According to state and local officials, the lawsuit should be dismissed because it is an effort to alter long-standing state measures through the judicial system instead of the legislature.

"Plaintiffs' pithy and dismissive rhetoric aside, the actual allegations in the (lawsuit) are nothing but an attempt by a handful of parents to get a court to do what the Legislature would not do," attorneys for the St. Paul Public Schools wrote recently in a legal brief supporting the dismissal request.

The lawsuit was filed in April by four parents from the St. Paul, Duluth, Anoka-Hennepin and West St. Paul-Mendota Heights-Eagan districts. They say that teacher tenure and faculty cuts based mostly on seniority create underachieving schools for students living in low-income families and students of color. They added that the current law is unconstitutional.

The local chapter of Students for Education Reform and the Partnership for Educational Justice support the case, reports Christopher Magan for the Pioneer Press.

The lawsuit states that Gov. Mark Dayton, Education Commissioner Brenda Cassellius and local school leaders continue policies that take away the "fundamental right to a uniform and thorough education as a result of being assigned to a chronically ineffective teacher."

Lawmakers did pass a bill in 2012 to remove seniority as the principal factor for making decisions for staffing when layoffs occur. Gov. Dayton vetoed the bill, saying a new system of training and evaluating teachers would raise teacher accountability and make firing ineffective teachers easier to do.

Even though districts are allowed to use factors other than seniority to make decisions about firing staff members, time serving in the position remains the primary decision-making factor.

Minnesota Public Radio's Solvejg Wastvedt reports that parent Tiffini Forslund, one of the plaintiffs, told the story of her child's fifth-grade teacher. She explained that he was a new teacher, but he did an excellent job of keeping students engaged. End-of-the-year cuts began, and the Anoka-Hennepin School District educator was laid off. Forslund blames the firing on the seniority format.

Maria Le, a Roseville teacher, is a supporter of the tenure rules and serves on her union's executive board:

"Without the protections to allow them to get what they need to allow them to improve, to really just be able to teach our children to be leaders," she said, "they're not going to be able to withstand what really needs to be done to close the achievement gap."

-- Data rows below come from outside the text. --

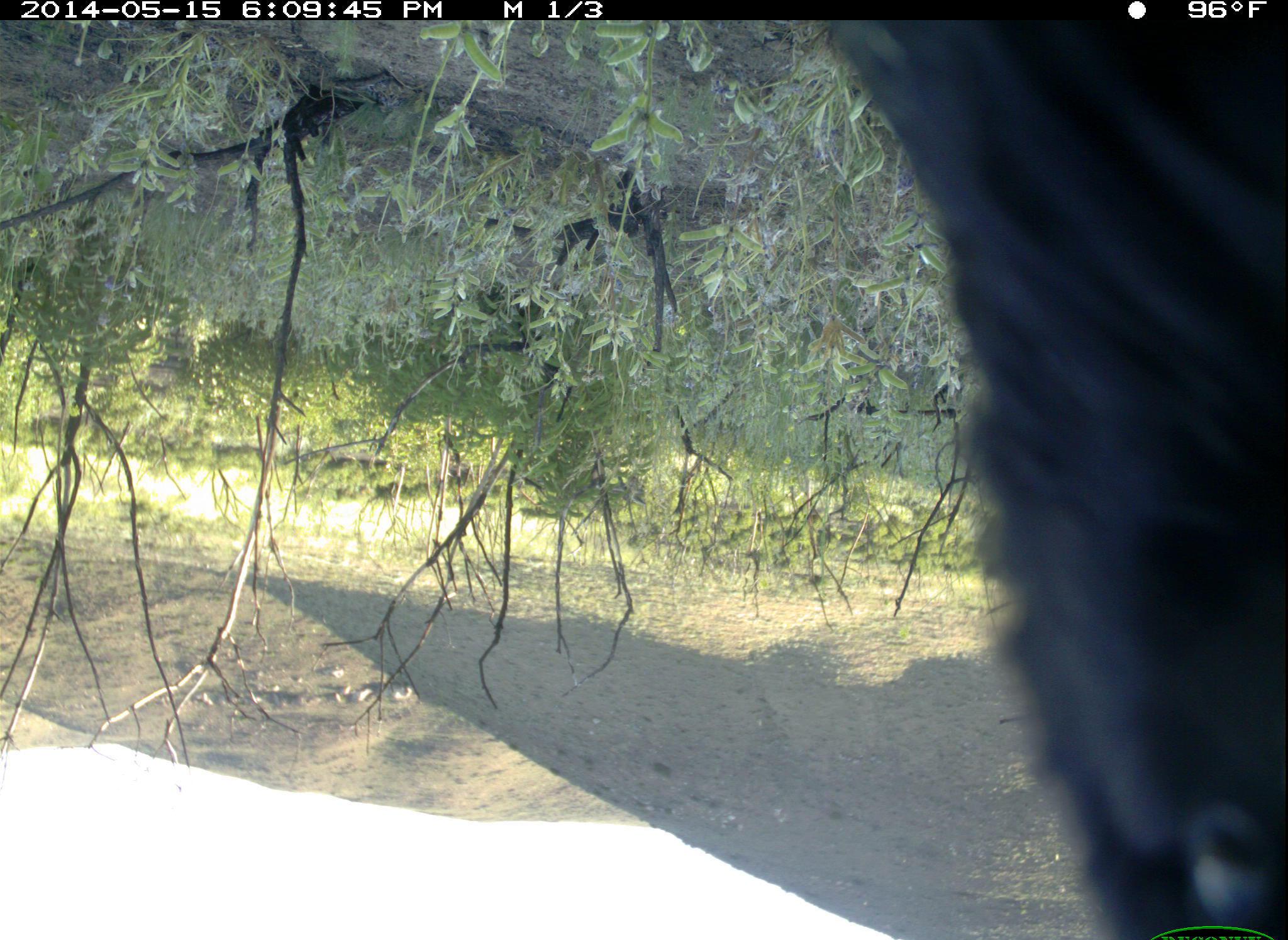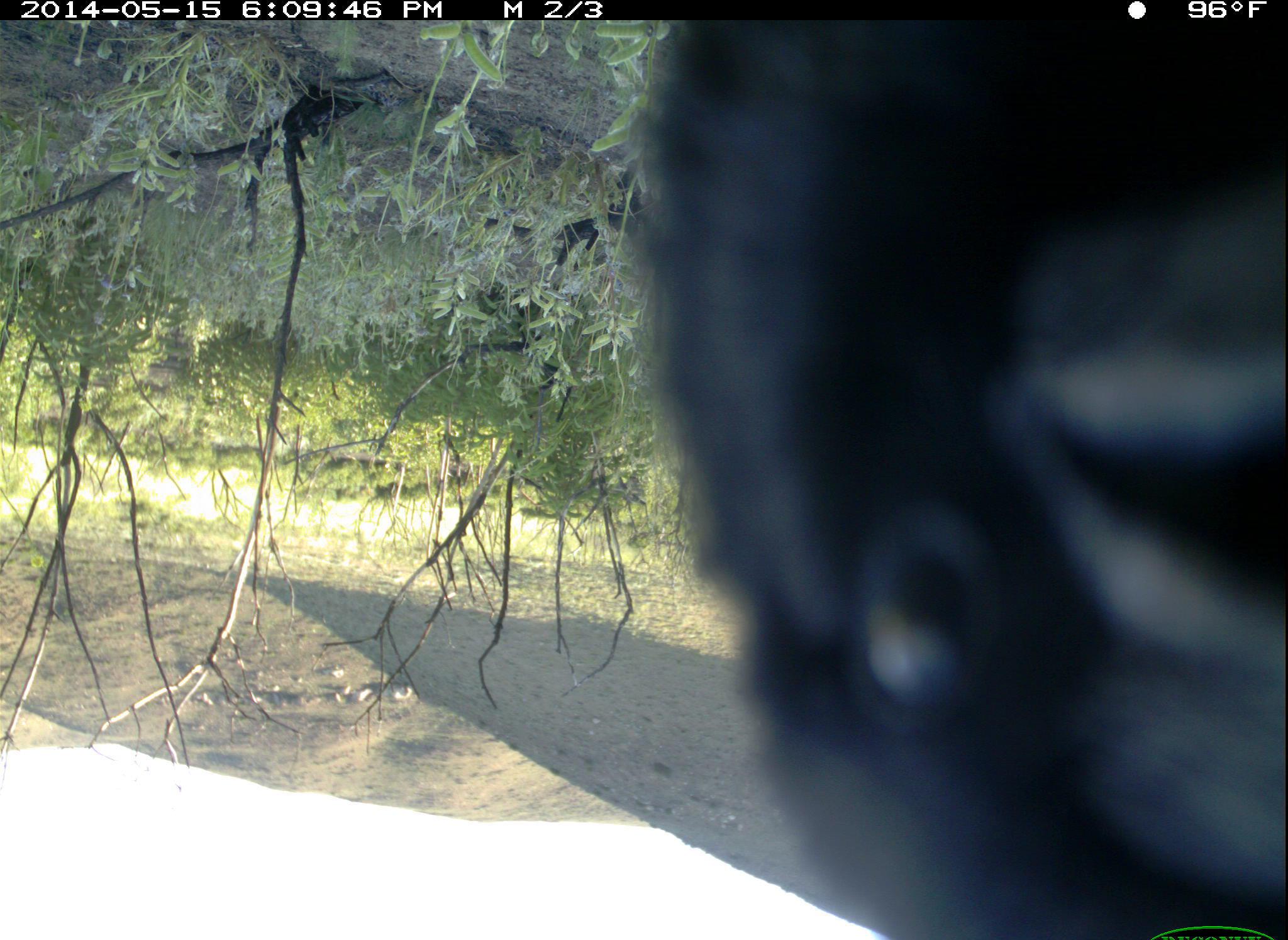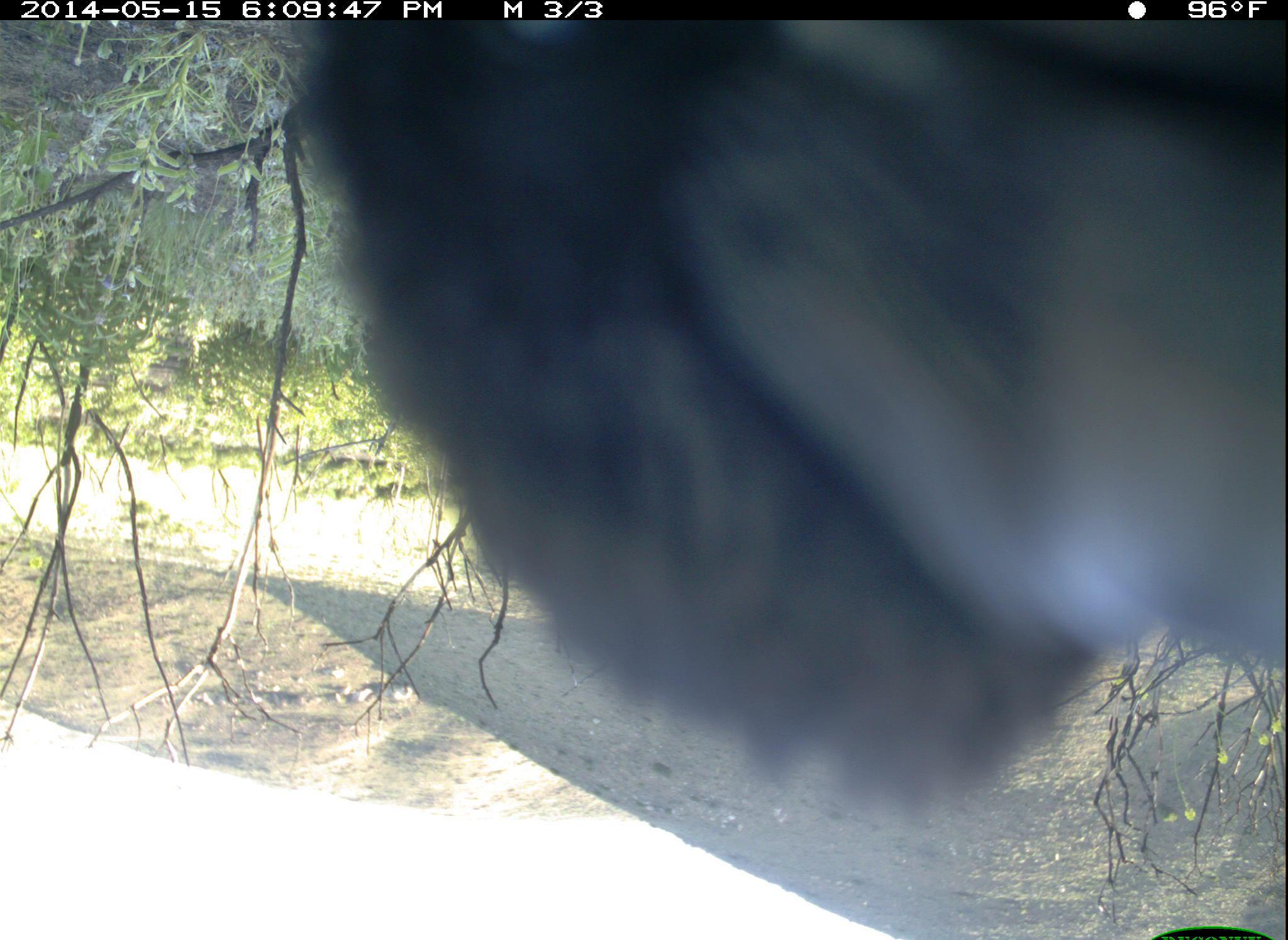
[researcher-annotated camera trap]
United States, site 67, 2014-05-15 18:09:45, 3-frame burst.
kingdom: Animalia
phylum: Chordata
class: Aves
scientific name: Aves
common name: bird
Bird (Aves).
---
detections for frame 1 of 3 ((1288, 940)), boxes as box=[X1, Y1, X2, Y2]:
bird: box=[824, 12, 1288, 940]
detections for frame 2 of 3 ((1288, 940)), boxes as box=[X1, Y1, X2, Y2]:
bird: box=[636, 22, 1286, 937]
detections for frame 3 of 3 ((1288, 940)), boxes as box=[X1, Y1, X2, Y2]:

Le added that tenure is particularly important for teachers of color who may have cultural differences or controversies with administrators. Le is a Vietnamese-American.

St. Catherine University economist Kristine West argues that it may be time to update tenure laws. She said the laws came about mostly because there were not measures in place that rated teachers' effectiveness, so "years served" was used as a proxy for competence instead.

Now efforts have been made in the area of evaluating educators, so that proxy is no longer necessary, she says. West adds that there is little evidence that removing laws that protect teachers from being fired would get rid of a larger number of ineffective educators.